◆ GIVEN DATA
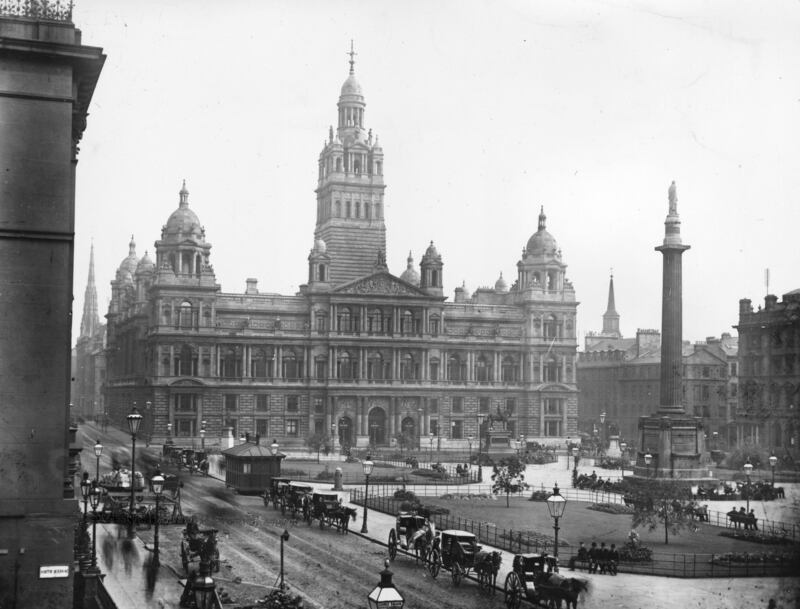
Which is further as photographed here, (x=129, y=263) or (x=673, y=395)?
(x=129, y=263)

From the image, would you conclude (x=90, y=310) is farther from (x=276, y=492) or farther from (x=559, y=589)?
(x=559, y=589)

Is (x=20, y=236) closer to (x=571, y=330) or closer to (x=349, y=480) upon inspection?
(x=349, y=480)

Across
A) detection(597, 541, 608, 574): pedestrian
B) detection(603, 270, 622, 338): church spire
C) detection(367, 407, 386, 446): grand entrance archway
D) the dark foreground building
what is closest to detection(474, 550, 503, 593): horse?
detection(597, 541, 608, 574): pedestrian

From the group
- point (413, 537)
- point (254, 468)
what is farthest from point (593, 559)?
point (254, 468)

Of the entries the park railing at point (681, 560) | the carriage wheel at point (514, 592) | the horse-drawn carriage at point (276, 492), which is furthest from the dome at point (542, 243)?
the carriage wheel at point (514, 592)

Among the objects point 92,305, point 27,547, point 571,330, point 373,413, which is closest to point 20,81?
point 27,547

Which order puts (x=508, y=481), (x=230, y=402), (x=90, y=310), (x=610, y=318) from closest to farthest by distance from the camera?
1. (x=508, y=481)
2. (x=230, y=402)
3. (x=610, y=318)
4. (x=90, y=310)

◆ TASK TO CARRY OUT
Rewrite the items from the line with "Which order puts" through the end of the items, replacing "camera" with "viewer" and leaving everything else unchanged.

◆ WRITTEN ANSWER
Which order puts (x=508, y=481), (x=230, y=402), (x=90, y=310), (x=610, y=318) from closest to farthest by distance from the viewer?
1. (x=508, y=481)
2. (x=230, y=402)
3. (x=610, y=318)
4. (x=90, y=310)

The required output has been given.